Just a few years ago we had VCR’s, audio cassette players, CD players and DVD players for watching movies and listening to audio tracks. These technologies were truly revolutionary, and completely transformed the movie and music industries in their times.

Because of their usefulness, these media became ubiquitous. Millions of people all over the world used them, and they spawned entire industries which employed hundreds of thousands of people.

There were people who designed them, manufactured them, sold them and repaired them.

Then there were factories that manufactured the cassettes, CD’s or DVD’s that ran on these devices which themselves employed tens of thousands of people.

Not to mention the dozens of downstream industries like recording studios where original content was written onto the various media for distribution. The video rental industry, which employed countless people in thousands of video rental stores, was also a victim of this revolution, with names like Blockbuster being relegated to history books and internet memes.

All things considered, it will not be an exaggeration to say that these technologies provided jobs to millions of people.

The trouble is, they disappeared almost overnight. When was the last time you watched a movie on a VCR, a CD or even a DVD? When last did you even see one of these items?

We know what happened to these technologies: they were replaced by memory sticks, external hard disks and, more recently, streaming media.

The question is, when these technologies went obsolete, what happened to the millions of people who worked in industries related to them? Was it all doom and gloom?

Strangely, we did not see tens of thousands of people become unemployed. Most likely, they moved onto other professions. As some technologies became obsolete, others replaced them and people simply got into those. New technologies always created new opportunities.

The result is the emergence of new fields and new careers that did not exist previously. In fact, the top-10 in-demand jobs today did not exist 10 years ago.

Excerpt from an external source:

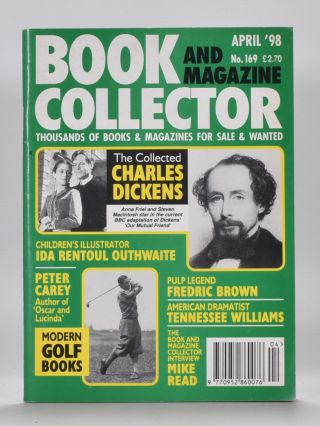 The Book (and magazine) Collector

When we speak of the “iPhone” today, almost everyone in the world knows what it is. Yet, 12 years ago, if you said the “iPhone” to someone, they’d think you were trying to sayin “I phone…[someone]” and their question would be, “You phone who?”

Similarly, terms like “cloud computing”, “computing for green”, “advanced analytics”, and “android” did not exist a few years ago. Similarly, because it has become such a big part of our lives, most people don’t realise that Wi-Fi technology was barely standardised 10 years ago.

Yet, today dozens of people are working in those fields, which are still expanding and require more skilled people. The trouble, it seems, is not a lack of work, more likely but a lack of skilled people.

AI may be the Future, but it can’t do everything

Moreover, according to Lee, AI may be the future, but it can’t do everything; and certain professions are safe from the fourth industrial revolution, like those that involve empathy or human-to-human interaction. Professions like therapists, nurses, teachers or doctors will always remain with humans.

Lee further states that innovative and creative professions are also safe because AI generally struggles with those. This will not only include art, graphics and design in its various forms, but also engineering and scientific research.

These insights from one of the world’s leading AI experts are a much needed dose of optimism, particularly at a time when there is wide-spread apprehension about machines stealing jobs. It is a clear message that there is no basis for the concern.

Lee does warn that education will need to adapt to prepare younger generations for the new landscape.